Records for this exercise

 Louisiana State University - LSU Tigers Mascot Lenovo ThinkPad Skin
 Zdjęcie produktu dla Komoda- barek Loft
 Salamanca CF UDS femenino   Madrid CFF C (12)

==

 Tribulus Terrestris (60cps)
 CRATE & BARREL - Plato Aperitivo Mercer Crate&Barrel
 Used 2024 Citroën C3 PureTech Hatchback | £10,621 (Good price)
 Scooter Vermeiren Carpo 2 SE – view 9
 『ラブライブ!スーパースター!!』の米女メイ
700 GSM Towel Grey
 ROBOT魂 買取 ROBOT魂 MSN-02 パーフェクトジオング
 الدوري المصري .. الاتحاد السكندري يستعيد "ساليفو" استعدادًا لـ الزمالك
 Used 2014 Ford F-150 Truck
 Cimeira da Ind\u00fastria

What you need to do
Render the records as a numbered list, leaving out blank lines. Start at the line that contains "Louisiana State University" and stop after the line that contains "Salamanca CF UDS".

Result for this task
1.  Louisiana State University - LSU Tigers Mascot Lenovo ThinkPad Skin
2.  Zdjęcie produktu dla Komoda- barek Loft
3.  Salamanca CF UDS femenino   Madrid CFF C (12)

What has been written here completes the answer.